**Tugas Anda**
Salin tanpa perubahan baris-baris catatan di bawah, mulai dari baris yang memuat "What is the" sampai baris yang memuat "which is highest in vertical placement?", kedua baris itu ikut disalin.

**Data**

════════════════════

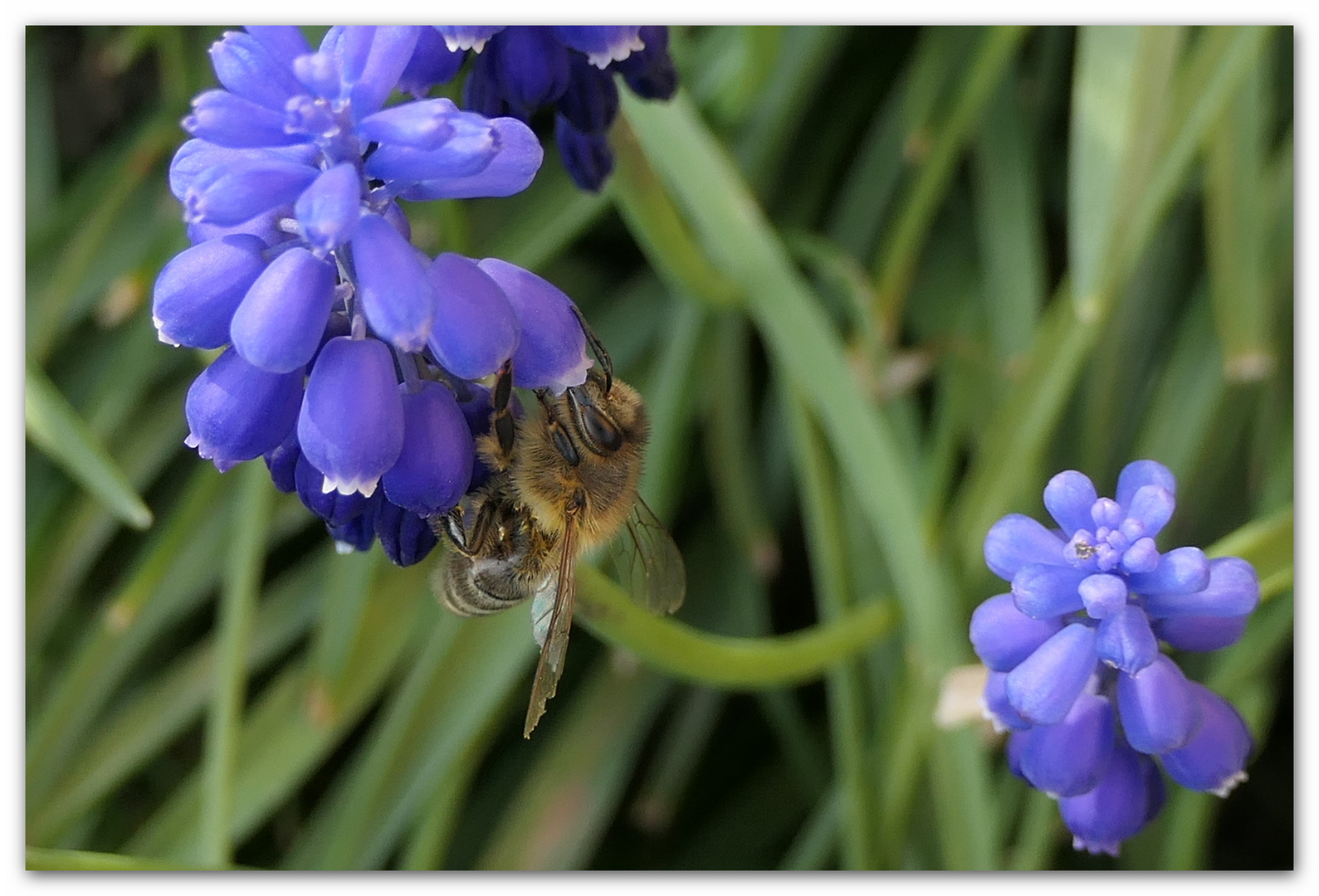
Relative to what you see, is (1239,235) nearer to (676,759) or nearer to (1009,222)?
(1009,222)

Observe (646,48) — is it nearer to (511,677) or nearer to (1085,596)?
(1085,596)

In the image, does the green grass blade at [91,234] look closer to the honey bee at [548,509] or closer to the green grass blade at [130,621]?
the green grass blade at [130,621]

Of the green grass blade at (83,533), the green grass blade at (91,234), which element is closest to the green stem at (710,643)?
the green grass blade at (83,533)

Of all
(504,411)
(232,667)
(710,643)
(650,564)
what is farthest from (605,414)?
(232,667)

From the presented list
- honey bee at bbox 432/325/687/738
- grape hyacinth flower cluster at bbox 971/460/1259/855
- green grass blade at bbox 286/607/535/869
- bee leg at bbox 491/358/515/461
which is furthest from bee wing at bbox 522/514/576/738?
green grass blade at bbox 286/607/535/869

════════════════════

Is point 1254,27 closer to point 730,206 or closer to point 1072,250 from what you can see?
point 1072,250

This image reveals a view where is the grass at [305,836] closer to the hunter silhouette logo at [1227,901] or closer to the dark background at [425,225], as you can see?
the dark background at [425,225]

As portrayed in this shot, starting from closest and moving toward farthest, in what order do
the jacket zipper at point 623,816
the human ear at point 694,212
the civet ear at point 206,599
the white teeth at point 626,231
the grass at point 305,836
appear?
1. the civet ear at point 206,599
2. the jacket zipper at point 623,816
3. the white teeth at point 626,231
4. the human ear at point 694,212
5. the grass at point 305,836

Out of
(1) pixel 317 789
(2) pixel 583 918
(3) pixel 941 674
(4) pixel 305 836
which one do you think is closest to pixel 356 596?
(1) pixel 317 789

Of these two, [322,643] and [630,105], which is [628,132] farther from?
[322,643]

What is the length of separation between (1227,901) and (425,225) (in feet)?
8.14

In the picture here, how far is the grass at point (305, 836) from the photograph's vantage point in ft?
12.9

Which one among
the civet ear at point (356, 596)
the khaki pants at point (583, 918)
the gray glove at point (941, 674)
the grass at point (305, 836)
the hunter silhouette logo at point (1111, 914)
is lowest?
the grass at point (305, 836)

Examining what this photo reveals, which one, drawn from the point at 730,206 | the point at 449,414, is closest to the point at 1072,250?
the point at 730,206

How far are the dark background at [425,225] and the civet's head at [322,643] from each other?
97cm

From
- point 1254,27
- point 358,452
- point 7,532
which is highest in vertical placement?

════════════════════

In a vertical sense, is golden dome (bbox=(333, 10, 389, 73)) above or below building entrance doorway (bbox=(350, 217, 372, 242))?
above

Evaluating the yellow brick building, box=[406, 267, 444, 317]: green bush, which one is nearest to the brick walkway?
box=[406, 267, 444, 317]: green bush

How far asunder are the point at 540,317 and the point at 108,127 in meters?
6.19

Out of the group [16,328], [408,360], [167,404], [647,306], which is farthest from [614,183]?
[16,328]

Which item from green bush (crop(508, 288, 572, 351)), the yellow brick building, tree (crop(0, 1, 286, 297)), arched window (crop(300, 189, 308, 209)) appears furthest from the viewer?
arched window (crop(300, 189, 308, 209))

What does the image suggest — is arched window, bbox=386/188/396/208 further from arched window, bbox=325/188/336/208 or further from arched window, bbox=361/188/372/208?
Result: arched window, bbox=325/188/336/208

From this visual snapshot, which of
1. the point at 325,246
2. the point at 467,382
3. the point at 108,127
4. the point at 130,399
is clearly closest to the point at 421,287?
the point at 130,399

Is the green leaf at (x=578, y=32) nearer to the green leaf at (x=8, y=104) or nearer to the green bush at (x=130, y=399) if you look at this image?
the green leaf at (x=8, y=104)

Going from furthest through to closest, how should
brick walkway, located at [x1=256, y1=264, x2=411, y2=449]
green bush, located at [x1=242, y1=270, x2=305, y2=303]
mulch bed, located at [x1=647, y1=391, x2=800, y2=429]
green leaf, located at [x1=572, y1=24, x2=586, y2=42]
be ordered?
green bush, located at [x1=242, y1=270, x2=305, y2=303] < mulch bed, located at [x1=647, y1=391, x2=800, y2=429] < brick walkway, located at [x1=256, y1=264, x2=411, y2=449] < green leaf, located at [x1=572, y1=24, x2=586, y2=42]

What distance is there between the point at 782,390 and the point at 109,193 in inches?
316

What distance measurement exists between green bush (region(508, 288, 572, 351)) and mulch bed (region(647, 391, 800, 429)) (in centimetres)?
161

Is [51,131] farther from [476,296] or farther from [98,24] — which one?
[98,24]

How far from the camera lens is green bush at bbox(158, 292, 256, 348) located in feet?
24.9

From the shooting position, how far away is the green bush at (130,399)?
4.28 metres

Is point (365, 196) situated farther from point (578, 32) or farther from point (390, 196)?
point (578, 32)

════════════════════

**Keluaran Lengkap**
What is the length of separation between (1227,901) and (425,225) (in feet)?
8.14

In the picture here, how far is the grass at point (305, 836) from the photograph's vantage point in ft?
12.9

Which one among
the civet ear at point (356, 596)
the khaki pants at point (583, 918)
the gray glove at point (941, 674)
the grass at point (305, 836)
the hunter silhouette logo at point (1111, 914)
is lowest?
the grass at point (305, 836)

Examining what this photo reveals, which one, drawn from the point at 730,206 | the point at 449,414, is closest to the point at 1072,250?
the point at 730,206

How far are the dark background at [425,225] and the civet's head at [322,643] from each other?
97cm

From
- point 1254,27
- point 358,452
- point 7,532
which is highest in vertical placement?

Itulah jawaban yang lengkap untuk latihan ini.